GOSHEN -- A fight between food and fuel is heating up.

Some farmers are rejoicing over corn prices that are shooting up because of a demand for ethanol, a form of fuel made from corn.

Others are muttering because they're fighting for the same corn to feed their livestock and are having to pay more.

"Can we feed ourselves and the world and fuel ourselves?" asked Mike Yoder, an Elkhart County dairy farmer and county official who has been active in Indiana Farm Bureau and is on the Indiana Soybean Alliance. "Yes, but it's going to take time."

For now, food may be losing.

Ethanol production is climbing and the price of corn is nearly $3.50 a bushel, the highest it's been in years. As of December, the United States had 114 ethanol plants and 70 more under construction, according to the American Coalition for Ethanol.

In 2004, 12 percent of the nation's corn crop was used for ethanol, and that climbed to an estimated 20 percent last year, according to the coalition.

Ethanol plants are springing up almost as fast as a corn stalk in July. A plant in South Bend has produced ethanol for years. A plant near Rensselaer is starting production. A number are proposed throughout Indiana, including Milford, where a battle has been brewing between advocates and opponents. In Argos, county officials recently approved a new plant.

The new Rensselaer plant is expected to produce about 114,000 gallons of ethanol from 36,000 bushels of corn a day and use $36 million of corn a year, according to the Associated Press. The federal government gives a 51-cent-a-gallon tax credit to ethanol producers as an incentive and applies a tariff to foreign-produced ethanol.

When a new ethanol plant opens, it needs corn and creates another market for farmers. New plants locally, along with a new soydiesel plant near Claypool, will give grain farmers in northern Indiana better prices than they had, at least for now.

Those also wanting that grain will have to pay more. Miller's Amish Country Poultry, which raises chickens in northeast Indiana and has headquarters in Goshen, is seeing feed costs skyrocket.

Cattle can eat byproducts left over after alcohol is stripped from corn or soybeans, but chickens and hogs can't. For the most part, they need corn.

"Feed is the major input cost of getting chickens on the dining room table," said John Sauder, vice president for Miller's.

The company buys much of its corn from local producers and has its own feed mill. Feed costs could increase by $2 million in 2007, he said.

That means higher prices in the grocery store as producers have to raise prices to keep up.

With the market needing more corn, some farmers are likely to plant more of that and less of other crops such as soybeans or other vegetables. That's likely to increase the prices of those things.

"I'm expecting that, in one way or another, it's going to end up affecting all the food items that are going into the grocery store," Sauder said.

It'll be tough for livestock farmers, Yoder said. Friends who grow grain tell him it's about time they have good prices.
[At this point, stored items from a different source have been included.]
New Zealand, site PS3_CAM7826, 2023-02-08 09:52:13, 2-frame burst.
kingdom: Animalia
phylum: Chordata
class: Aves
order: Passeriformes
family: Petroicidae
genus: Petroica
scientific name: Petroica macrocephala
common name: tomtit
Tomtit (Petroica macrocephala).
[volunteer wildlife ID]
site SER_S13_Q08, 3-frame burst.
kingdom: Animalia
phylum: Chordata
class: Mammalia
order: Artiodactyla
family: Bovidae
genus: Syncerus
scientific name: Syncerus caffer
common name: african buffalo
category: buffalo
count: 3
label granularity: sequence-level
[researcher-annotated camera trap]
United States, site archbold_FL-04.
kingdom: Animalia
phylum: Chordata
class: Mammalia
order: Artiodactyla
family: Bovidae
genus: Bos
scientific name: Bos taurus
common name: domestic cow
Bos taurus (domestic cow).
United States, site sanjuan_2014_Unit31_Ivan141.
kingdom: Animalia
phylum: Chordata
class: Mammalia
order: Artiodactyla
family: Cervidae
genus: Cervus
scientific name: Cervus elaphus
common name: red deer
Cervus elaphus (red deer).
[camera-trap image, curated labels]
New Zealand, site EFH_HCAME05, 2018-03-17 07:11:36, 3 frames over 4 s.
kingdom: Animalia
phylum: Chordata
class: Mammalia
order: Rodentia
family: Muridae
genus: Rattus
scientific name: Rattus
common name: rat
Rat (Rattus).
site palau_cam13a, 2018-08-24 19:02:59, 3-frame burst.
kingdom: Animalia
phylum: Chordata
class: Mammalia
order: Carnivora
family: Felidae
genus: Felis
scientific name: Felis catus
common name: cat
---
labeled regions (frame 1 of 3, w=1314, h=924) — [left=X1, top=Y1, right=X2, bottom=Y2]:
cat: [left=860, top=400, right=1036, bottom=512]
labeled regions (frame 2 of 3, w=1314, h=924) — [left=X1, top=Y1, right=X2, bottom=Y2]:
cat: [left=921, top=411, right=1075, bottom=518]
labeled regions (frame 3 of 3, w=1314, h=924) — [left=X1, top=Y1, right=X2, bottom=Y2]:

"We're fighting for starch right now," he said.

Yoder said most livestock producers in Elkhart County, one of the state's leading dairy counties, will be OK and that the market will swing back.

Yields will go up. Farmers will again produce a surplus of corn, and technology will continue to improve, allowing both increased production and new types of fuel from plants.

Eventually, ethanol could be made from cellulose in plant fibers rather than grain. Until then, people will argue over whether ethanol is worth the effort.

Michael Pollan, whose book "The Omnivore's Dilemma" highlighted how corn is grown industrially, said that even though corn is a plant, U.S. farmers use large amounts of petroleum to raise it.

"If you factor in the cost of all that fossil-fuel-grown corn, it certainly seems a lot less green," he said in a recent phone interview.

He expects the high prices and lack of corn to be a blip as big agriculture companies such as ADM and Cargill needing corn for high fructose corn syrup won't want to pay the higher prices and will urge farmers to find a way to produce more corn.

A study by researchers at the University of California, Berkeley, and released in "Science," assessed the energy value of ethanol and found that it's better than gasoline in terms of greenhouse gas production by 10 to 15 percent.

Cellulose ethanol production would be more help in reaching the country's energy goals of less dependence on foreign oil, according to the researchers.

Ethanol from corn and diesel from soybeans are the easiest to produce now. Ethanol from corn may not be the most efficient way to transfer solar energy into something Americans can drive with, but it helps reduce that dependence on crude from other places, Yoder said.

During the transition period, people will have to get used to higher food prices, Sauder said.

"I think we have to become fuel independent, but I don't think we do it at the expense of food," he said.